- [Required task]: Copy out the entries below word for word, from the start of the entries through the line that contains "6.72 meters", inclusive. Leave the pictures out of your answer.

- [Data to use]:
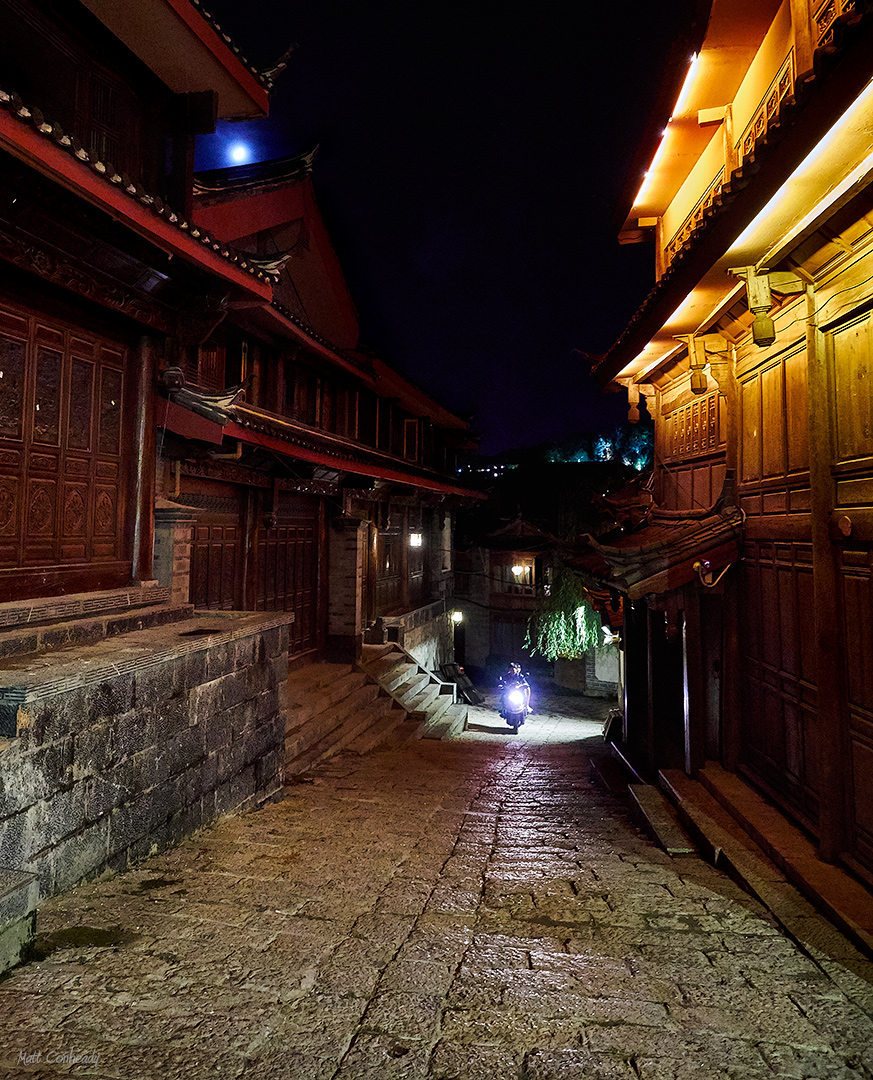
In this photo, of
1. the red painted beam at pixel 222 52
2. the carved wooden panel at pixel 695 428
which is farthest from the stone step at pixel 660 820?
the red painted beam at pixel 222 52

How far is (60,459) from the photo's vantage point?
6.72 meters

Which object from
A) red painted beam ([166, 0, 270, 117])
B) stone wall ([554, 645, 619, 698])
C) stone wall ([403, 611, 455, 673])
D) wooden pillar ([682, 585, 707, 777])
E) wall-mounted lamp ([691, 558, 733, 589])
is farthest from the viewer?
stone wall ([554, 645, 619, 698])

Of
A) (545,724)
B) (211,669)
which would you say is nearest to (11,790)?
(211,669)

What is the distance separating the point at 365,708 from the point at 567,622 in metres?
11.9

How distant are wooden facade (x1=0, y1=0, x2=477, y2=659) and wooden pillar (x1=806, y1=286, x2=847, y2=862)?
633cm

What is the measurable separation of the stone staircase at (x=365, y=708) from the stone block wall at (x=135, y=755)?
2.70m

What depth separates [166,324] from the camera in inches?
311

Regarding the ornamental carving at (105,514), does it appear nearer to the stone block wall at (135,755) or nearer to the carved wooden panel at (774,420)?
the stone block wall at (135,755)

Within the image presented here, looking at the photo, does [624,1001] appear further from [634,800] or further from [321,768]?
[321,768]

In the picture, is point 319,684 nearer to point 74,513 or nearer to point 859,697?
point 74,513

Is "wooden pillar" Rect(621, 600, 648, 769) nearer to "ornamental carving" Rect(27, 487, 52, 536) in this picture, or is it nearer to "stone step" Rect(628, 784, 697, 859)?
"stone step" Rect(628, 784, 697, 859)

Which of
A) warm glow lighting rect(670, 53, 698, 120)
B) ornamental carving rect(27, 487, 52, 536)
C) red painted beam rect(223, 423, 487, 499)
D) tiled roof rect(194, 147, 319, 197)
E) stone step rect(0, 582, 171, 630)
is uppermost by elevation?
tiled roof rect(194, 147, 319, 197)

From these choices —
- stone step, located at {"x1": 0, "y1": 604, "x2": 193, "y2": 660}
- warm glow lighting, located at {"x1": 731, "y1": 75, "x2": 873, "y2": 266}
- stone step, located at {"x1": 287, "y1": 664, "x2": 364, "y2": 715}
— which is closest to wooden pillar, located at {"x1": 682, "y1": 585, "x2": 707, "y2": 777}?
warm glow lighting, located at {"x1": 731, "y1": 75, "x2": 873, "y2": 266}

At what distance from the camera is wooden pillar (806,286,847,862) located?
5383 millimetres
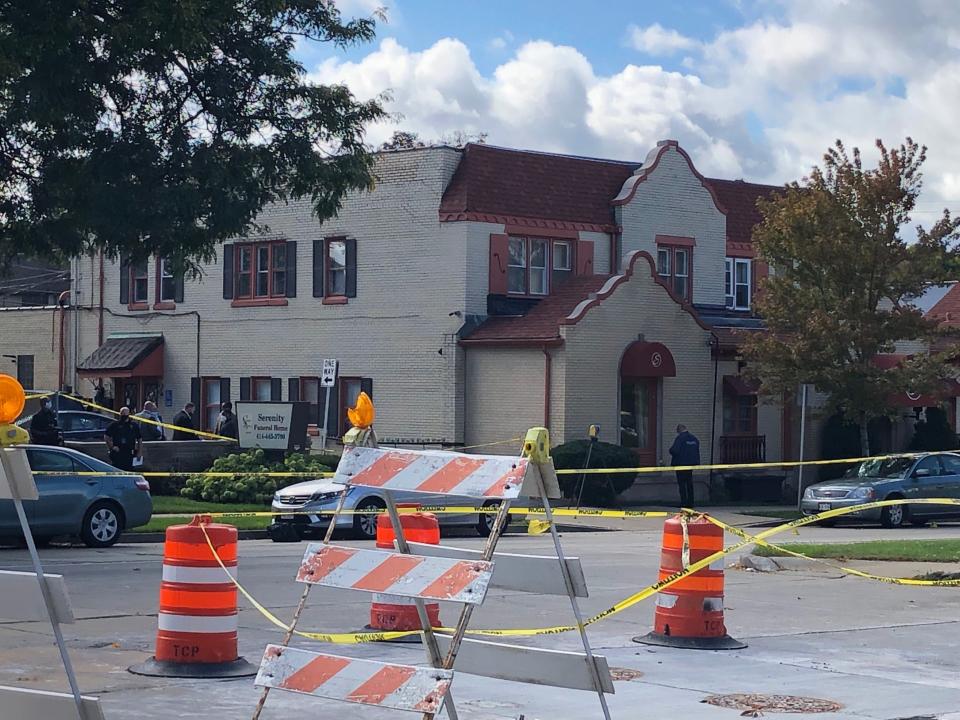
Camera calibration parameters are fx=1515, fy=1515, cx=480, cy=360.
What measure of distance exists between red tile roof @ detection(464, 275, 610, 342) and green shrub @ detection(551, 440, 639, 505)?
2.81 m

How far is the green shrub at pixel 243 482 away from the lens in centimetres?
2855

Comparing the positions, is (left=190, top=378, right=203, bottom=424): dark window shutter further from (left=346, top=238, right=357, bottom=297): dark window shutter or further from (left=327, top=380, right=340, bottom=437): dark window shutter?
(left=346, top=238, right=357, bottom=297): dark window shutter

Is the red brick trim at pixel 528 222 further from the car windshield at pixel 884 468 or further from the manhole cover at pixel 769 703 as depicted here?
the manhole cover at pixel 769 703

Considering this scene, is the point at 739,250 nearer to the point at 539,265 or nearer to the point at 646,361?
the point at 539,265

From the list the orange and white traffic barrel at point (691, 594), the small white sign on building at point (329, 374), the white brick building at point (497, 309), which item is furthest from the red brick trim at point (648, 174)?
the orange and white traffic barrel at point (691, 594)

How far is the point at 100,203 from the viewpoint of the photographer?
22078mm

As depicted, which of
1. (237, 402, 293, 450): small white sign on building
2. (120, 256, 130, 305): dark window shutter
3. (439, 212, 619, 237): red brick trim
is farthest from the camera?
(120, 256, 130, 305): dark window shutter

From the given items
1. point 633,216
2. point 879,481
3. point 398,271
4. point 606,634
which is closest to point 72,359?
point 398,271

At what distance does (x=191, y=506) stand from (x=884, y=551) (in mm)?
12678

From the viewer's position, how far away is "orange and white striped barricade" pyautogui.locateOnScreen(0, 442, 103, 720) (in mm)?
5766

- [Solution to this exercise]:
In this photo, of
1. the red painted beam at pixel 222 52
2. the carved wooden panel at pixel 695 428
which is farthest from the stone step at pixel 660 820?
the red painted beam at pixel 222 52

How far is (60,459) from the photo's vantage point?
6.72 meters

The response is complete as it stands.